In what could be a sign of what could happen here once changes to copyright laws are made, a court in Finland has issued orders for ISPs to disconnect three subscribers from the internet.
It emerged in May that a group of record labels had initiated steps to have The Pirate Bay censored in Finland. According to TorrentFreak, the Copyright Information and Anti-Piracy Centre (CIAPC) and the local branch of the IFPI announced they had filed a lawsuit at the District Court in Helsinki.
The legal action targeted Elisa, one of the largest ISPs in Finland, demanding that the internet provider stops providing subscriber access to The Pirate Bay.
CIAPC discovered five internet connections which were making available thousands of music tracks on file-sharing networks. In all cases, the file sharer was either an actual internet subscriber or a family member of a subscriber.
Without the sending of a so-called “first strike” letter, the respective ISPs of the subscribers in question are now required to completely disconnect their infringing customers from the internet.
Copyright infringement and the spectre of injunctions for Irish ISPs
In Ireland, efforts by the music industry to get other operators to fall into line and implement a ‘three strikes’ system met with defiance by broadband provider UPC, in particular, which won a High Court victory in October last year.
Following the UPC victory in October, the judge, Mr Justice Peter Charleton, held that laws seeking to identify and disconnect copyright infringers were not enforceable in Ireland, regardless of the record companies’ complaints.
Last month, a process of reform of Ireland’s copyright regime was kick started again by the Minister for Jobs, Enterprise and Innovation Richard Bruton, TD, in a move he says is aimed at maximising the potential of Ireland’s digital industries.
Bruton is instigating a review of the Copyright and Related Rights Act 2000 which he says will identify any areas of the legislation that might be considered to create barriers to innovation in the digital environment.

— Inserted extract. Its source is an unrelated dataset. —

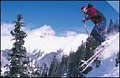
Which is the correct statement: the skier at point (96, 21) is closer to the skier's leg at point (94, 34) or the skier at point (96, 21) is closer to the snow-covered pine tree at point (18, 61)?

A deadline for submissions to the Department of Enterprise’s review of the Copyright Act has been extended to 29 July.
ISPs fear that changes to Ireland’s copyright legislation will result in a raft of injunctions that will block up the court system and ultimately force them to disconnect customers accused of illegal file sharing.
In the UK, BT and Talk Talk in recent weeks lost a judicial review of the Digital Economy Act which requires the UK government to send legal letters to thousands of illegal downloaders. The legislation will have cost Ofcom and internet providers stg£6m by the time the Digital Economy Act is implemented next year.
Eircom is so far the only ISP to implement a three-strikes system in accordance with an agreement with the music industry in Ireland.
However, the operator’s error in sending the wrong 300 people cease and desist or ‘first strike’ letters has resulted in a complaint reaching the Office of the Data Protection Commissioner which confirmed to Siliconrepublic.com it is investigating the matter from the perspective of Ireland’s Data Protection Acts.